___ INPUT FOR THIS TASK ___
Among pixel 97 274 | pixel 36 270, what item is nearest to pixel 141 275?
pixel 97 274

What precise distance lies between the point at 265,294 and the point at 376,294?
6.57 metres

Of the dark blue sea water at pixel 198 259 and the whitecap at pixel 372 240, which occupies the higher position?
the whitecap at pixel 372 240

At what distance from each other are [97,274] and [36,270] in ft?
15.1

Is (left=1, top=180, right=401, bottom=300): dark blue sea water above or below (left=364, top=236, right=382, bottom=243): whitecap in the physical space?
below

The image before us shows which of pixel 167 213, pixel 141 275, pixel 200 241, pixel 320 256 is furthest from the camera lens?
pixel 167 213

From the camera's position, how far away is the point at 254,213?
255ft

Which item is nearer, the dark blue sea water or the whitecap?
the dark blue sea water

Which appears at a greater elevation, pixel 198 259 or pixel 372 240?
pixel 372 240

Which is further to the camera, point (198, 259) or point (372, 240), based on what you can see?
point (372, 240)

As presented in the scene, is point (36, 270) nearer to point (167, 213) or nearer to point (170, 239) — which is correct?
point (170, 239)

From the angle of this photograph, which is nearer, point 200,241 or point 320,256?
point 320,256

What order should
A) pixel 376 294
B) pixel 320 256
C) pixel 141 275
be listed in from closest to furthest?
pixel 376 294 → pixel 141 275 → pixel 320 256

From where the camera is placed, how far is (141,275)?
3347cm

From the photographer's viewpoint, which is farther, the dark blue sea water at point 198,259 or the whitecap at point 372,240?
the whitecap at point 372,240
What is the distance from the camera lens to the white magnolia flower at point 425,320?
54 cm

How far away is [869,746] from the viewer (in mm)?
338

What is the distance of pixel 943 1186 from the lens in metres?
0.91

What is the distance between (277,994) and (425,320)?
___
DIRECTIVE: Show each line of the entries above that contains the string "metres". Case counts.

RESULT FOR THIS TASK:
6.57 metres
What is the distance of pixel 943 1186 from the lens in metres?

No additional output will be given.